= Aufgaben =
• a. Wo wird Emma von Soden laut dem Text über ihren Weg in die Mission Diakonisse?
• b. Schreibe den Text über Emma von Soden im selben Ton weiter, beginnend nach dem Satz „Sie geht als geläuterte Frau.“.

= Seitentext =
◆ ◆ ◆ ◆

Es ist ja ein weitverbreitetes Missverständnis, dass Menschen denken, wenn sie anderen etwas Gutes tun, dann bekommen sie endlich das zurück, was ihnen so sehr fehlt: Ansehen, Wertschätzung, Liebe.

Es gibt Menschen, die brennen für andere aus. Sie tun alles für andere, um endlich ein liebes Wort zu hören, das sie wieder aufrichtet.

Sie erwarten alles von anderen oder am anderen Ende der Welt. Sie sind auf der Suche nach dem Heil. Aber das Heil liegt immer schon in uns.

Du bist liebenswert. Gott sagt das zu seinem Sohn und sein Sohn sagt es zu uns.

Liebe mich und deinen Nächsten so wie dich selbst. Das ist alles, was Gott von uns will.

Er braucht unsre Taten nicht um die Welt zu retten, höchstens unser Mittun und unser Amen. Jeder mit dem, was er kann.

Ein Abbild von Gottes Liebe sein – das reicht vollkommen aus.

 

 

Emma von Soden hat vor 125 Jahren ein Motivationsschreiben verfasst, so wie das junge Menschen heute immer noch tun, bevor sie ausgesendet werden.

„Mit heißen Tränen“, schreibt sie, „verließ ich den Weg, den ich mir selber mit starkem Willen hatte bahnen wollte und schlug nun in Gehorsam auf [Gottes] Wort den Weg der Diakonie ein.“

Emma fügt sich und wird Diakonisse in Neuendettelsau. Sie pflegt Kranke und verbindet ihre Wunden. Sie macht ihren Frieden mit der Welt und mit ihrem Leben.

Die Liebe zur Mission lag noch in ihr wie ein stiller See. Aber nur Gott soll diese Sehnsucht wecken, schreibt sie. Der Direktor des Missionswerkes liest diesen Brief und gibt Emma von Soden nun sein Ja.

Sie darf nach Indien in die Mission. Sie geht als geläuterte Frau.

◆ ◆ ◆ ◆

= Verfügbare Daten =
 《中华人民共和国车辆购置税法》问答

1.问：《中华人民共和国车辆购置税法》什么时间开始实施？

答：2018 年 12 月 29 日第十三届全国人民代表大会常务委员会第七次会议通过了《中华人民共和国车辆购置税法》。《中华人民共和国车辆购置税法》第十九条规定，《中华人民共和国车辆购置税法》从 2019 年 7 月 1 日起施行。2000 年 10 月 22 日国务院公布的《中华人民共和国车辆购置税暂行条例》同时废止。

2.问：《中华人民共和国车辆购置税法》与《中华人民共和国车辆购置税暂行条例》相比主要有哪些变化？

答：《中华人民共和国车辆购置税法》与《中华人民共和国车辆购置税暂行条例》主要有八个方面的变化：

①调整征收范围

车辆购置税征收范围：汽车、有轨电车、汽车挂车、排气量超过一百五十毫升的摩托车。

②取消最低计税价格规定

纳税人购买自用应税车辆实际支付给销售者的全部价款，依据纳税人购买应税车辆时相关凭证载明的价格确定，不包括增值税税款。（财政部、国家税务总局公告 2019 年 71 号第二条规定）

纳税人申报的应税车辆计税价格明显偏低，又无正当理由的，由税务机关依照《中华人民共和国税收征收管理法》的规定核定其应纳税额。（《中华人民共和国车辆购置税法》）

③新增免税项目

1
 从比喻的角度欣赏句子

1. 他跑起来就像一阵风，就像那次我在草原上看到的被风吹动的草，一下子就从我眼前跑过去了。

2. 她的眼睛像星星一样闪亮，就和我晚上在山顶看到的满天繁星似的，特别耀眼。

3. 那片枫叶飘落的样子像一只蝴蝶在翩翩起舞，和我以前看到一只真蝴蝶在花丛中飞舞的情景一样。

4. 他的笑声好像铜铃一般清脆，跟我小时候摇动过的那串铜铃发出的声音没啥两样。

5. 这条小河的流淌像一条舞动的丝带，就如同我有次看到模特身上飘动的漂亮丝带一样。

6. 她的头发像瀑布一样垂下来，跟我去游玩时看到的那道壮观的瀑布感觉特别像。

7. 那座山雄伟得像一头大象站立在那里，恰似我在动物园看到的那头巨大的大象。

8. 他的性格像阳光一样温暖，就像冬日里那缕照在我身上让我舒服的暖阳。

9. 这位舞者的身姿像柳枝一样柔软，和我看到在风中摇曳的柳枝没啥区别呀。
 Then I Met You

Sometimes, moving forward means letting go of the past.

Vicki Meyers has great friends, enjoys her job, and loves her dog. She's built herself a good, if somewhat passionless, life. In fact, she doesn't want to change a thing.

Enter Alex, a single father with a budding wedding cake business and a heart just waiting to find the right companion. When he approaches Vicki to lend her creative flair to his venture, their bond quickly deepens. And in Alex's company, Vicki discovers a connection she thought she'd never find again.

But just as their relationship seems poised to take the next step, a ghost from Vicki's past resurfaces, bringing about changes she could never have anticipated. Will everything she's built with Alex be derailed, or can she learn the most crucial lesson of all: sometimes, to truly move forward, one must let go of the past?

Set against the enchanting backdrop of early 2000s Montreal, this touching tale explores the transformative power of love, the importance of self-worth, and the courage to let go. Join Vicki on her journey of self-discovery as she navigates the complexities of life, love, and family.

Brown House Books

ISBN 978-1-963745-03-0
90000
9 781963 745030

◆ ◆ ◆ ◆

= Lösungen =
• a. In Neuendettelsau.

• b.
Zusammen mit Auguste Hensolt bricht sie noch im selben Jahr auf. Angekommen in Indien, macht sie dort nichts anderes als das, was sie zu Hause auch hätte tun können.

Sie gibt Unterricht, sie geht zu den Kranken und verbindet ihre Wunden. Aber jetzt weiß sie, ich mache das nicht, um Applaus oder Liebe zu bekommen. Ich tue das, weil ich‘s kann. Denn liebenswert bin ich schon.

Eine Inderin, die zusah, wie Emma von Soden einer kranken Frau den Fuß verband, fragte nach ihrem Besuch in ihrer Gemeinde: „Was ist das, dass eine weiße Dame sich herablässt, einer eingeborenen schwarzen Frau den Fuß zu verbinden? Darauf gab der Gemeindeälteste die Antwort: Das ist barmherzige Liebe, die nur Christen haben können, weil sie die noch größere Liebe Christi erfahren haben.“

Die Liebe ausstrahlen, weil ich schon liebenswert bin.

 

Geht hin in alle Welt und predigt das Evangelium aller Kreatur, schreibt Markus in seinem Evangelium und er setzt noch hinzu:

wer das glaubt und getauft wird, der wird selig werden.

Was werden die Menschen, denen wir begegnen mit unseren Worten und Werken, einmal von uns sagen? Werden wir ein strahlender Spiegel voll von Liebe sein oder brauchen wir nur die Zusage anderer, den Applaus?

 

Gehet hin in alle Welt und predigt das Evangelium aller Kreatur. Was ist das Evangelium?

Das Evangelium heißt: Du bist liebenswert und in dir ist alles, was du brauchst. Vor 2000 Jahren ist Jesus aufgebrochen, dies den Menschen weiterzusagen. Heute brechen wir auf. Meine Liebe, mein Evangelium.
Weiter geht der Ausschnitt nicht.